Glacial erosion of mountains and sedimentation in adjacent fjords and on high-latitude continental shelves has become a major focus of research into landscape evolution, climate-tectonic linkages and paleoclimate evolution at different geographical and temporal scales. Special attention has been given to sediments deposited following the LGM as indicators of glacier erosion rates and sediment yields, particularly as they relate to climatic variables. We present the results of a study of three fjords that are the repositories of sediment delivered from temperate tidewater glaciers draining portions of the largest extant ice masses of the southern hemisphere outside Antarctica: the northern and southern Patagonian Ice fields and Cordillera Darwin Ice Cap.
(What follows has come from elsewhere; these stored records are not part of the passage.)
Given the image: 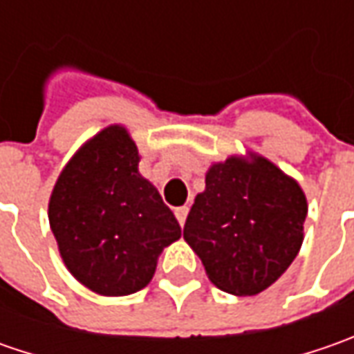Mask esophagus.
I'll return each mask as SVG.
<instances>
[{
    "mask_svg": "<svg viewBox=\"0 0 354 354\" xmlns=\"http://www.w3.org/2000/svg\"><path fill=\"white\" fill-rule=\"evenodd\" d=\"M187 214H189V207L183 205V207H179V209H175V216H177V221H179V225L183 226L185 221H187Z\"/></svg>",
    "mask_w": 354,
    "mask_h": 354,
    "instance_id": "obj_1",
    "label": "esophagus"
}]
</instances>
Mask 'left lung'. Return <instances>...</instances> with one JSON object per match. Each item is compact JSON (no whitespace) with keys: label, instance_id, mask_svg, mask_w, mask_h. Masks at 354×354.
I'll return each instance as SVG.
<instances>
[{"label":"left lung","instance_id":"1","mask_svg":"<svg viewBox=\"0 0 354 354\" xmlns=\"http://www.w3.org/2000/svg\"><path fill=\"white\" fill-rule=\"evenodd\" d=\"M307 198L299 183L260 153L212 163L183 228L212 283L238 297L270 288L304 242Z\"/></svg>","mask_w":354,"mask_h":354}]
</instances>
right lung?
I'll use <instances>...</instances> for the list:
<instances>
[{"label": "right lung", "mask_w": 354, "mask_h": 354, "mask_svg": "<svg viewBox=\"0 0 354 354\" xmlns=\"http://www.w3.org/2000/svg\"><path fill=\"white\" fill-rule=\"evenodd\" d=\"M122 124L100 129L62 167L48 198V225L66 270L90 292L143 290L181 226L140 169Z\"/></svg>", "instance_id": "1"}]
</instances>
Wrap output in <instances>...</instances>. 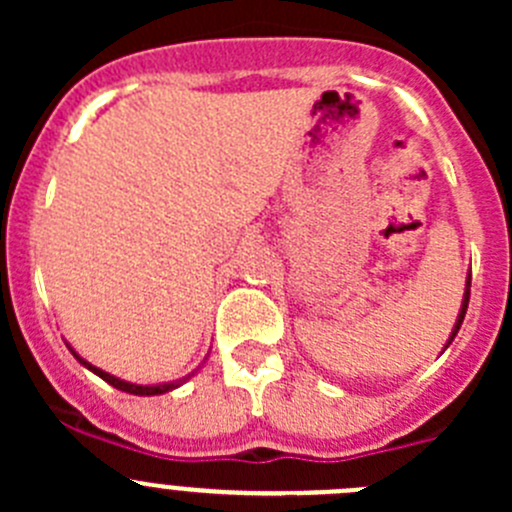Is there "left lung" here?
<instances>
[{"instance_id":"obj_1","label":"left lung","mask_w":512,"mask_h":512,"mask_svg":"<svg viewBox=\"0 0 512 512\" xmlns=\"http://www.w3.org/2000/svg\"><path fill=\"white\" fill-rule=\"evenodd\" d=\"M468 299H471V275H468V280H466V292H463V304H461V312H458L456 327H453V332H451V337H448L446 347H448V344L453 342V337H456V334H458V329H461V324H463V317H466V309H468Z\"/></svg>"}]
</instances>
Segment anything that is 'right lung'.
<instances>
[{
  "label": "right lung",
  "instance_id": "add662e5",
  "mask_svg": "<svg viewBox=\"0 0 512 512\" xmlns=\"http://www.w3.org/2000/svg\"><path fill=\"white\" fill-rule=\"evenodd\" d=\"M69 349H71V347H69ZM71 354H74L76 359H79L81 364L86 366V369H91V371H94L96 376H101V379L106 381V384H111L113 389H118V391H126V394H136V396H156V394H165V391H173V389H178V386L183 384L185 379H188V376H185V379H180V381H170V384H158V386H141V384H131V381H123V379H118V376L108 374V371H101V369H98V366L89 364V361H86V359H81V356L76 354L74 349H71Z\"/></svg>",
  "mask_w": 512,
  "mask_h": 512
}]
</instances>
The study area covers a broad latitudinal range (46.7°-54.5° S) where zonal atmospheric circulation and the orographic effect of the Andes Cordillera create large latitudinal and longitudinal temperature and precipitation gradients. Temperature and precipitation diminish southward, while the size of drainage basins with respect to the fjords are comparable. The dataset includes swath bathymetry maps, seismic data, and results from core analyses. In general, the fjords are composed of a series of basins separated by shallow ridges and/or narrow passages that connect with a deep sound or channel. Rates of sedimentation diminish by roughly an order of magnitude with increasing distance from glacier termini, from meters per year for the most proximal and restricted basins to less than one millimeter per year for more distal basins. Sedimentation rates are the highest in the southernmost fjord, which is an unexpected result. Current research focuses on establishing sediment flux for each fjord throughout the Holocene.